Complete the following:
A - In the intellectual property passage, turn the paragraph that begins "Pursuant to the Regulation on Protection of Computer Software" into a short bulleted list that keeps its main facts.
B - Continue the passage on intellectual property laws and regulations, picking up right after its final paragraph.

Quoted passage:

**********

Laws and Regulations Relating to Intellectual Property
Pursuant to the Trademark Law of the PRC promulgated on August 23, 1982, amended on April 23, 2019 and effective November 1, 2019 and the Regulation on Implementation of the Trademark Law of the PRC promulgated on August 3, 2002, amended on April 29, 2014 and effective May 1, 2014, the right to the exclusive use of a registered trademark is limited to the approved trademark registration, and to goods for which the use of the trademark has been approved. The period of validity of registered trademarks lasts for ten years from the day of registration approval. Absent the authorization by the owner of the registered trademark, the use of the registered trademark or a similar trademark on the same category of goods or similar goods constitutes an infringement of the right to exclusive use of the registered trademark. The infringer shall, in accordance with the relevant regulations, cease the infringement activities, take correction actions, and compensate for losses.
Pursuant to the Patent Law of the PRC promulgated on March 12, 1984, last amended on December 27, 2008 and effective October 1, 2009, and the Rules for the Implementation of the Patent Law of the PRC amended on January 9, 2010 and effective February 1, 2010, after the grant of the patent right for inventions and utility models, except otherwise regulated under the Patent Law, no entity or individual may, without the authorization of the patent owner, exploit such patent, that is to manufacture, use, offer to sell, sell or import the patented product, or use the patented process, and use, offer to sell, sell or import products directly obtained from such patented process, for production or business purposes. After the patent right is granted for a design, no unit or individual shall, without the authorization of the patent owner, exploit such patent, that is to manufacture, offer to sell, sell, or import any product containing such patented design for production or business purposes. Where infringement has been established, the infringer shall, in accordance with the relevant regulations, be ordered to cease the infringement activities, take corrective actions, and compensate for losses.
Pursuant to the Copyright Law of the PRC promulgated on September 7, 1990, last amended on November 11, 2020, and effective June 1, 2021, works of PRC citizens, legal persons or unincorporated organizations shall, regardless of whether they have been published, be entitled to the copyright pursuant to this law. Works include written works; oral works; musical, dramatic, opera, dance, acrobatic and artistic works; visual arts, architectural works; photographic works; audiovisual works; graphical works and modeling works such as engineering design graphs, product design graphs, maps and schematic diagrams; computer software; and other intellectual achievements that meet the characteristics of works.
Pursuant to the Regulation on Protection of Computer Software promulgated on December 20, 2001, last amended on January 30, 2013 and effective date on March 1, 2013, software copyright is conferred on the software development completion date. The protection period for a software copyright of a legal person or other organizations lasts for 50 years, concluding on the day of December 31 in the 50th year after the initial release of the software. However, in the case where the software has not been released within 50 years from its development completion date, protection shall no longer be offered by these regulations. A software copyright holder may register with competent software registration authority under the State Council Copyright Administrative Department. Registration certification documents issued by the competent software registration authority serve as the prima facie proof of such registration.

**********

[Records from a data source]
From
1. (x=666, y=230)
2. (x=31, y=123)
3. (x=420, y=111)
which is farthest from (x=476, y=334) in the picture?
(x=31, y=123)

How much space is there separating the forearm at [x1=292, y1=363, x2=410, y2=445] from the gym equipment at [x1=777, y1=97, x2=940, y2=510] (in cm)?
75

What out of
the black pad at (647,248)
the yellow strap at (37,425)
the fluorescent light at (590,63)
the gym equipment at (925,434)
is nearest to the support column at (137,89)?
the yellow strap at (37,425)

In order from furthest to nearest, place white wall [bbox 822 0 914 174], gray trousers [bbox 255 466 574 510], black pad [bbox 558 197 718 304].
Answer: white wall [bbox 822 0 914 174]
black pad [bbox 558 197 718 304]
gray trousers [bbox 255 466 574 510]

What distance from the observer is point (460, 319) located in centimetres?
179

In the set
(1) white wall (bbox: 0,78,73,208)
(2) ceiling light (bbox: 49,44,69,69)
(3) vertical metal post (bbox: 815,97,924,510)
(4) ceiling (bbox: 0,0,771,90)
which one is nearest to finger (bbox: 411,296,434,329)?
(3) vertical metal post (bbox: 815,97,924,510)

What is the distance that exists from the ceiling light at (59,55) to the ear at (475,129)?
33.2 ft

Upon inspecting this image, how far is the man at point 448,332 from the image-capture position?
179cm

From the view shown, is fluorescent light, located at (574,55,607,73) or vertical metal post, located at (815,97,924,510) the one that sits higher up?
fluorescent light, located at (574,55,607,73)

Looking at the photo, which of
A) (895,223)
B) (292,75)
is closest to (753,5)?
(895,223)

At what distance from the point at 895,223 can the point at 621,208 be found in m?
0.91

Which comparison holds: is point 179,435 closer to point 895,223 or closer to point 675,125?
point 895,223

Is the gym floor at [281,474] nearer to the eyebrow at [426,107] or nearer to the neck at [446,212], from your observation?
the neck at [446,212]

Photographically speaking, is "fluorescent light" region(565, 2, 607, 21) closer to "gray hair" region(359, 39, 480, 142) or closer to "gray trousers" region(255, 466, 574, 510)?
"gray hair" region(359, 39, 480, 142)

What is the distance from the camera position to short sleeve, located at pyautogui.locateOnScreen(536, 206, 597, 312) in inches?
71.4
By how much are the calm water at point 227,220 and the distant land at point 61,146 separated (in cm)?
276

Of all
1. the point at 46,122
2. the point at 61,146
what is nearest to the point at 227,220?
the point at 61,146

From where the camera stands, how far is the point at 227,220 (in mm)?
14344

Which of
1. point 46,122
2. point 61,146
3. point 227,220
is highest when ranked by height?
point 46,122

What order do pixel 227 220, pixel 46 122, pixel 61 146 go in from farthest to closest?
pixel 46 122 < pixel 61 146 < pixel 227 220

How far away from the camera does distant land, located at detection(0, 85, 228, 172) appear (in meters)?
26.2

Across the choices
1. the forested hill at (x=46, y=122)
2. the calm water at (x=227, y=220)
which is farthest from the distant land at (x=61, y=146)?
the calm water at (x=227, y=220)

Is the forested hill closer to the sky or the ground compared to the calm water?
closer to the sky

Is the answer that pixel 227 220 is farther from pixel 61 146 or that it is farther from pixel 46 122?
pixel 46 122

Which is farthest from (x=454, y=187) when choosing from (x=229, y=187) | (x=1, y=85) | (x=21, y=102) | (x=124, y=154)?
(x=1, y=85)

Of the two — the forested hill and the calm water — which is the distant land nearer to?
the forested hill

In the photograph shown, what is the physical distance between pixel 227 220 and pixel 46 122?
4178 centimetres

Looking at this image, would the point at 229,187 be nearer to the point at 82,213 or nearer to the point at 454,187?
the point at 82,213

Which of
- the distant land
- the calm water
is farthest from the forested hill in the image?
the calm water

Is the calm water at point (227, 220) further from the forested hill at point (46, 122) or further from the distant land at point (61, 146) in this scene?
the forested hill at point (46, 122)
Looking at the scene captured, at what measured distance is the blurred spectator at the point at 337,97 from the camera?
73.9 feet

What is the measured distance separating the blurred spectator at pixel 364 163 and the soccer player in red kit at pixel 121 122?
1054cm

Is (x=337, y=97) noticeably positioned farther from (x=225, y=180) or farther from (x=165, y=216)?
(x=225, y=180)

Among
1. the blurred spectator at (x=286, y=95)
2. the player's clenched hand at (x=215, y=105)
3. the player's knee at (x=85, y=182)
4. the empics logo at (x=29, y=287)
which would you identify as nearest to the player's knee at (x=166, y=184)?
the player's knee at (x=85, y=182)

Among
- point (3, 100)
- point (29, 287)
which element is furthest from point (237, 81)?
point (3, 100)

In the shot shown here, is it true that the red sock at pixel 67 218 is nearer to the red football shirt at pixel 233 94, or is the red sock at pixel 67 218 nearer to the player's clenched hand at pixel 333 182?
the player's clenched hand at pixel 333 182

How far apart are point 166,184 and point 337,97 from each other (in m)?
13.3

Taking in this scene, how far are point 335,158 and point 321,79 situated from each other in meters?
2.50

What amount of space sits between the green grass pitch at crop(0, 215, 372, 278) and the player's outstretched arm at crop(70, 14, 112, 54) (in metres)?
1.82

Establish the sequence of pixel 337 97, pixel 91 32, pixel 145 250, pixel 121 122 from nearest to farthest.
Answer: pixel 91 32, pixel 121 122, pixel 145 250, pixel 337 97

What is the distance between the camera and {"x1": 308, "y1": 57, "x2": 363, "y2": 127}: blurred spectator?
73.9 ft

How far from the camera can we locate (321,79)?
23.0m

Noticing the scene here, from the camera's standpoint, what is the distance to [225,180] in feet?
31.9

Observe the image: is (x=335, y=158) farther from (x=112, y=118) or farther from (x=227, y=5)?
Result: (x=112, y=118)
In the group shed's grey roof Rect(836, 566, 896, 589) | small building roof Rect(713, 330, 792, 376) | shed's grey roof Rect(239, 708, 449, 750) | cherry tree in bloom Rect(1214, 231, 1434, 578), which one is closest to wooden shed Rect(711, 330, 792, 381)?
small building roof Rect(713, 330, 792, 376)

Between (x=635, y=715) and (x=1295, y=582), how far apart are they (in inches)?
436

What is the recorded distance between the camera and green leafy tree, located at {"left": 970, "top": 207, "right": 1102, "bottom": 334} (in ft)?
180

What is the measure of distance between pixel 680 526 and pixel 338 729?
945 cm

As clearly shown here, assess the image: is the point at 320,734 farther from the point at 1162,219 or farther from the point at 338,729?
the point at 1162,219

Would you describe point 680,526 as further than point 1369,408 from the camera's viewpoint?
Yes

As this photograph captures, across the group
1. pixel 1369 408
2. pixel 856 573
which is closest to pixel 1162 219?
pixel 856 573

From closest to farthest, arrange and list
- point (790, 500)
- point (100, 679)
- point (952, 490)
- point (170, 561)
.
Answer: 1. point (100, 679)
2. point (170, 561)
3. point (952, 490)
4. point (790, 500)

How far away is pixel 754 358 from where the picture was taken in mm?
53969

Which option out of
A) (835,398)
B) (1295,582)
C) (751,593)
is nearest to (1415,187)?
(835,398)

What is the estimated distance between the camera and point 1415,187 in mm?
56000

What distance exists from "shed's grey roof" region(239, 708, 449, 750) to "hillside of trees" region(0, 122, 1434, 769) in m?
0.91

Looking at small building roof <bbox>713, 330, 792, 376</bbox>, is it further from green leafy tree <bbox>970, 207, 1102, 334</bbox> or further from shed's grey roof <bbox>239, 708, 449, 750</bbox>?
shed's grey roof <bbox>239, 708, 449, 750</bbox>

**********

Per-task outputs:
A -
- The Regulation on Protection of Computer Software was promulgated on December 20, 2001, last amended on January 30, 2013, and took effect on March 1, 2013.
- Software copyright is conferred on the date software development is completed.
- For a legal person or other organization, protection lasts 50 years and ends on December 31 of the 50th year after the software's initial release.
- Software not released within 50 years of its development completion date is no longer protected by these regulations.
- A copyright holder may register with the competent software registration authority under the State Council Copyright Administrative Department.
- Registration certification documents from that authority serve as prima facie proof of registration.

B -
IC Layout Designs
Pursuant to the Regulation on the Protection of Integrated Circuit Layout Designs promulgated on April 2, 2001 and implemented on October 1, 2001, and the Protection of Integrated Circuit Layout Designs Regulations Implementing Rules promulgated on September 18, 2001 and effective October 1, 2001, layout design proprietary right holders enjoy the following proprietary rights: to duplicate the whole or any part of the protected layout designs that is original; to make commercial use of the protected layout designs, ICs containing such layout designs, or items containing such ICs.
Regulatory Overview of Australia
We are engaged in cryptocurrencies and foreign exchange business in Australia. Our corporate entities engaged in these businesses were established and registered in Australia and have adopted measures to ensure compliance with its regulatory obligations.
Existing regulatory framework on foreign exchange and crypto assets
While the regulation of foreign exchange business has long been settled in Australia, the same cannot be said for cryptocurrency. In any event, cryptocurrencies or digital currencies, and cryptocurrency exchanges are legal in Australia.
Financial products and services offered in Australia are generally regulated by imposing obligations on the sellers or distributors of the product. The Australian Securities and Investments Commission (ASIC) and the Australian Transaction Reports and Analysis Centre (AUSTRAC) oversee different aspects of the foreign exchange and crypto asset ecosystem of Australia and at this stage, there is currently no clear, holistic policy that directly regulates crypto assets (cryptocurrencies/digital currencies) or Crypto Asset Secondary Service Providers (CASSP) in Australia.
It can be said at this stage that the existing regulatory framework for crypto assets is composed of a patchwork of obligations drawn from various parts of Australian laws: the Corporations Act 2001 (Corporations Act), Anti-Money Laundering and Counter-Terrorism Financing Act 2006 (AML/CTF Act), and the Competition and Consumer Act 2010.
In essence, if the crypto asset is a financial product and a designated service, it will fall within the ambit of the Corporations Act and the AML/CTF Act, but if it is not a financial product, then it is considered a consumer product subject to the Australian Consumer Law under the Australian Competition and Consumer Commission (ACCC).
Government bodies and laws on foreign exchange and crypto assets and exchanges
The Australian Securities and Investments Commission (ASIC) and the Australian Transaction Reports and Analysis Centre (AUSTRAC) are the two (2) primary regulators of foreign exchange contracts and crypto assets and exchanges.
ASIC and the Corporations Act and the ASIC Act
ASIC is the government regulator for among others, corporations, financial markets, and the financial services industry of Australia and administers the Corporations Act and the ASIC Act, which embody the regulatory obligations on the industry it supervises. ASIC imposes the requirement to hold an Australian Financial Services License (AFSL) before engaging in financial services (in relation to financial products) in Australia.
We hold an AFSL that authorizes us to deal in and provide general financial product advice in relation to among others, foreign exchange contracts e.g. FX Forward and Options Contracts, and non-cash payment products (NCP).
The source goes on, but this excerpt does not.